#### INFORMATION SHOWN ####

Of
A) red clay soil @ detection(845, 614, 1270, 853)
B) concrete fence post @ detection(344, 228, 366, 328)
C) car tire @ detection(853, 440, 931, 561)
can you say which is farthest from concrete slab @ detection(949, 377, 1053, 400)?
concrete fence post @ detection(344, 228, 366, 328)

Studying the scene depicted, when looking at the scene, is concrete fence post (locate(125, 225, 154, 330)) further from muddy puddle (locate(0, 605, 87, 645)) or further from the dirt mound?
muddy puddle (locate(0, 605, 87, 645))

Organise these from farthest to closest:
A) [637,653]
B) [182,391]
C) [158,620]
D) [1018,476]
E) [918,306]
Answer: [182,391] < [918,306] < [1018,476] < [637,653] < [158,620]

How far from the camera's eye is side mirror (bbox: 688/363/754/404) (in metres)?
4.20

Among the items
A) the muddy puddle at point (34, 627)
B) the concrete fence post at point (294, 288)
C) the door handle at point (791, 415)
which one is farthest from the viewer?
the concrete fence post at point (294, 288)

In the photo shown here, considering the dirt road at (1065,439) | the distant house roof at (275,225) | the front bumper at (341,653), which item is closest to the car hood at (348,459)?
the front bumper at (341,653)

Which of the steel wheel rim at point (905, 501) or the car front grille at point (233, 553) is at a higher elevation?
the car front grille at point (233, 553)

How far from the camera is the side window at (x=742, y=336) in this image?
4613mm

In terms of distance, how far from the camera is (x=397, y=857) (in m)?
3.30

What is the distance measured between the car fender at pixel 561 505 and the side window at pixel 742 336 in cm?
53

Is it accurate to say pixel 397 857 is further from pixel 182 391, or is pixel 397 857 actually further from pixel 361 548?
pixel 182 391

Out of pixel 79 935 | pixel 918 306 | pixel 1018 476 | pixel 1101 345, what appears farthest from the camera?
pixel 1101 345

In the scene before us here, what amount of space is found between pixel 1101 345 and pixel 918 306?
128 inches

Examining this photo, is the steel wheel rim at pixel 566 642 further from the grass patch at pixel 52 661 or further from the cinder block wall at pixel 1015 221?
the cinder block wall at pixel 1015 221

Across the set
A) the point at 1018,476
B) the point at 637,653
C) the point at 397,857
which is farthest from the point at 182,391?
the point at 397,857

####

## EXERCISE AIM
Rewrite the material starting at the line containing "In terms of" and ending at the end of the material, swapping "camera" for "viewer" and leaving everything else unchanged.

## ANSWER TO THE TASK
In terms of distance, how far from the viewer is (x=397, y=857) (in m)?
3.30

What is the distance measured between the car fender at pixel 561 505 and the side window at pixel 742 336 in cm?
53

Is it accurate to say pixel 397 857 is further from pixel 182 391, or is pixel 397 857 actually further from pixel 361 548?
pixel 182 391

Out of pixel 79 935 | pixel 918 306 | pixel 1018 476 | pixel 1101 345, what appears farthest from the viewer?
pixel 1101 345

In the scene before us here, what amount of space is found between pixel 1101 345 and pixel 918 306?
128 inches

Examining this photo, is the steel wheel rim at pixel 566 642 further from the grass patch at pixel 52 661 or further from the cinder block wall at pixel 1015 221?
the cinder block wall at pixel 1015 221

Across the set
A) the point at 1018,476
B) the point at 637,653
C) the point at 397,857
which is farthest from the point at 182,391?
the point at 397,857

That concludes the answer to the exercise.